The impact of this kind of tourism goes well beyond economics. It can also change how travelers experience and think about what they’re seeing. At Uluru, it has helped visitors understand why climbing such a sacred site is inappropriate. By 2010, the share of tourists opting to hike up the rock had dropped to 38%, and in 2015 it finally fell below the threshold required to ban climbing altogether. In 2017, the park’s board voted to do just that.
For the Anangu, the rise of indigenous tourism has fortunately aligned with the decades-long quest to reclaim their rights. But it doesn’t come without problems of its own.
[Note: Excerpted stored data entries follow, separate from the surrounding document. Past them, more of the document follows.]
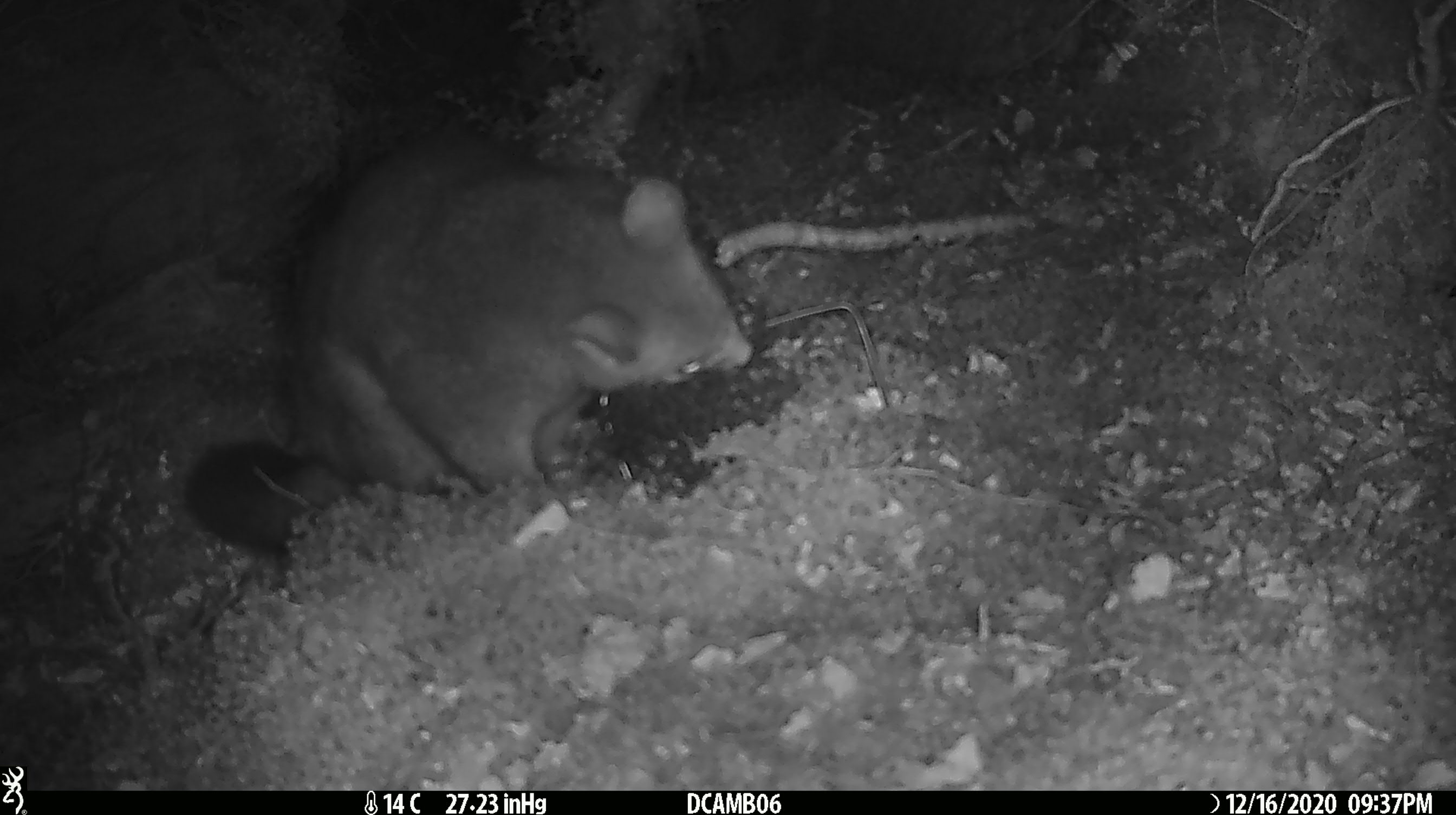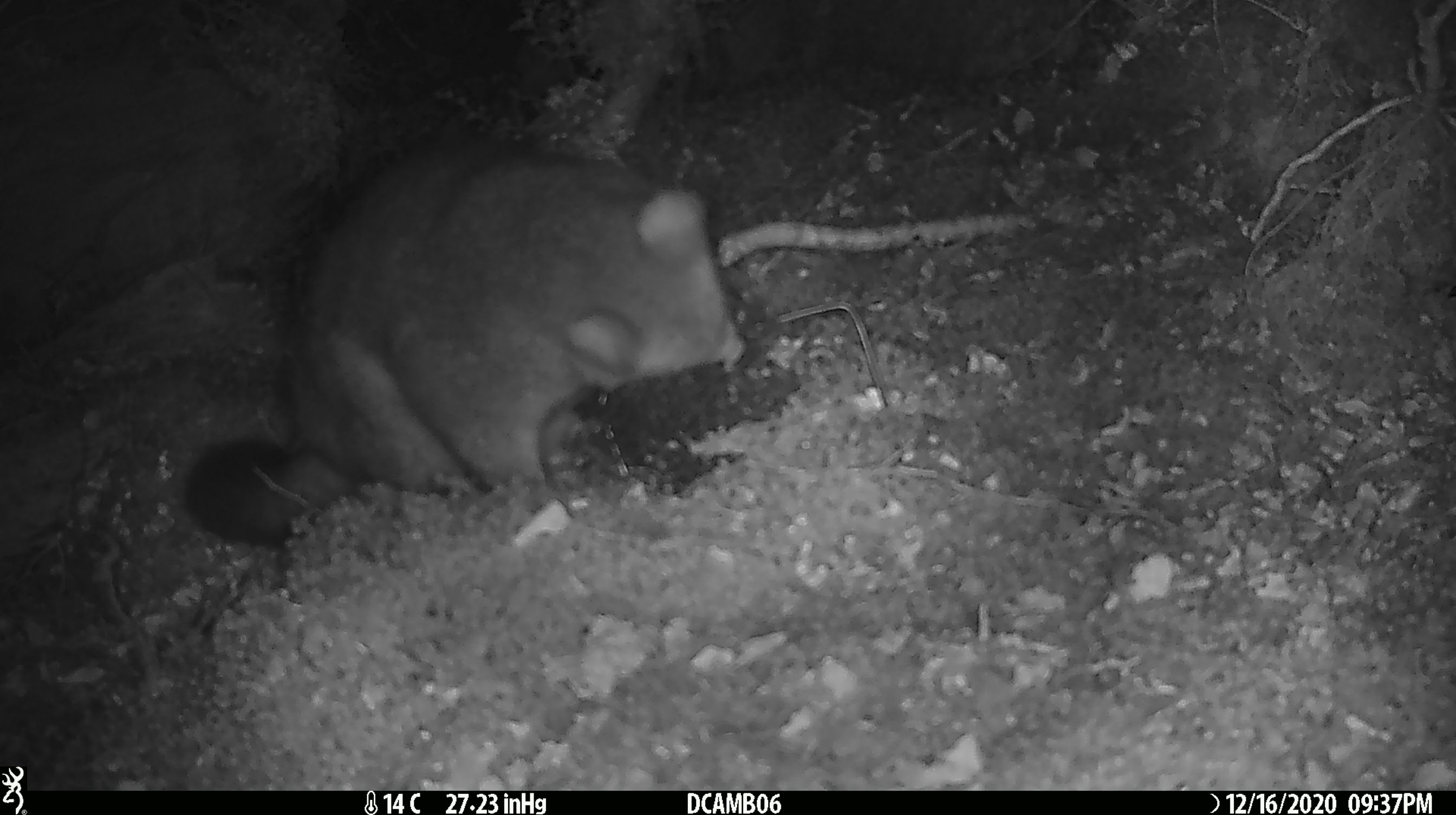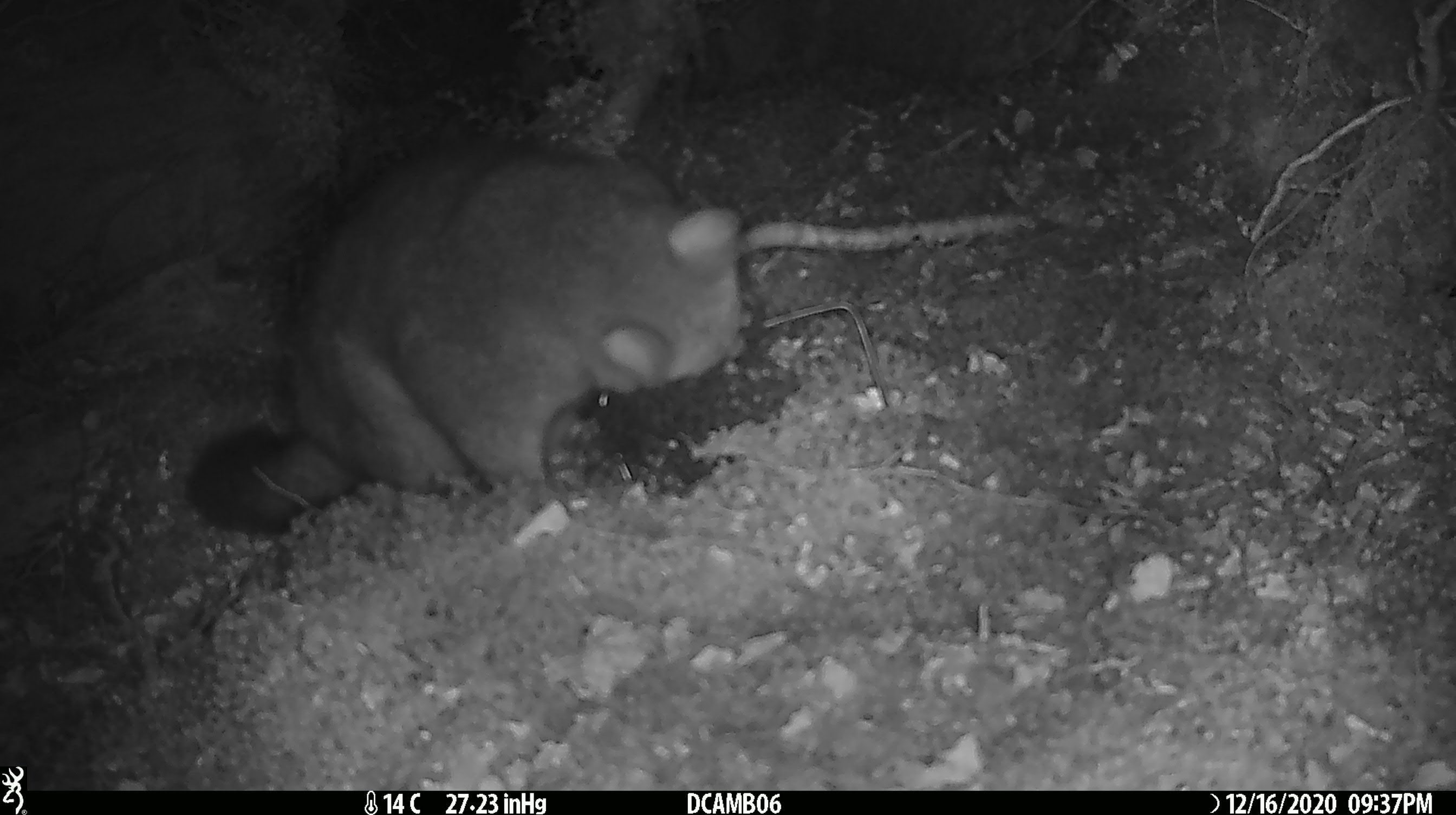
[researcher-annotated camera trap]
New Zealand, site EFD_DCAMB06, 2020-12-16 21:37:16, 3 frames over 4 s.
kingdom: Animalia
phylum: Chordata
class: Mammalia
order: Diprotodontia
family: Phalangeridae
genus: Trichosurus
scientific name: Trichosurus vulpecula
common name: common brushtail possum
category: possum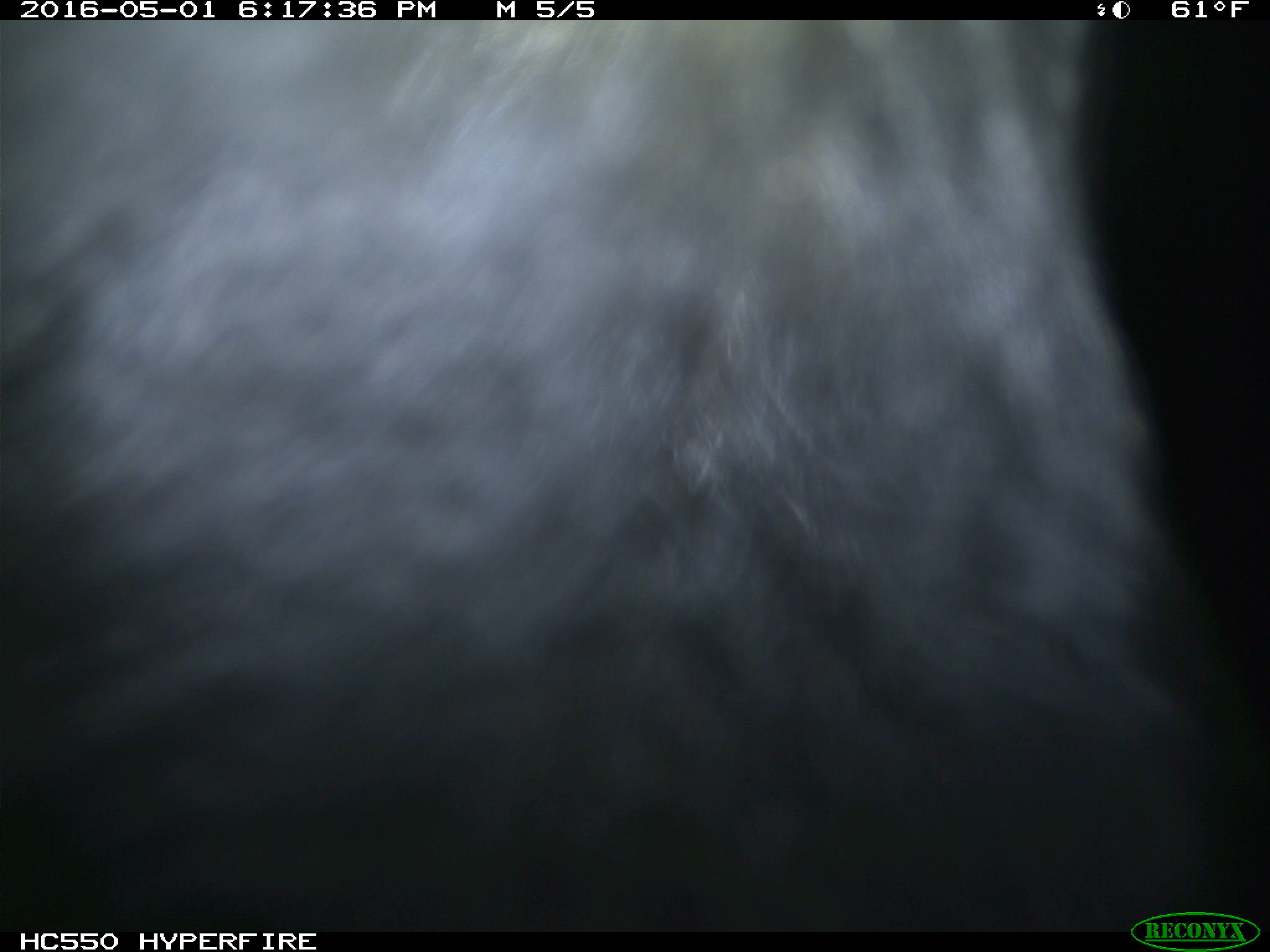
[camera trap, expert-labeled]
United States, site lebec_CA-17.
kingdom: Animalia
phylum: Chordata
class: Mammalia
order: Artiodactyla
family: Bovidae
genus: Bos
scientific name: Bos taurus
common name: domestic cow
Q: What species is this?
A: Bos taurus (domestic cow).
In Australia and elsewhere, there’s a fine line separating cultural tourism from exploitation. And it’s critical to ensure that the economic dividends of this boom benefit indigenous communities, not just the contractors and agencies that partner with them.
Nonetheless, Uluru’s hopeful new era is a reminder that the future of tourism could be a more inclusive, just and gratifying one — for tourists and locals alike.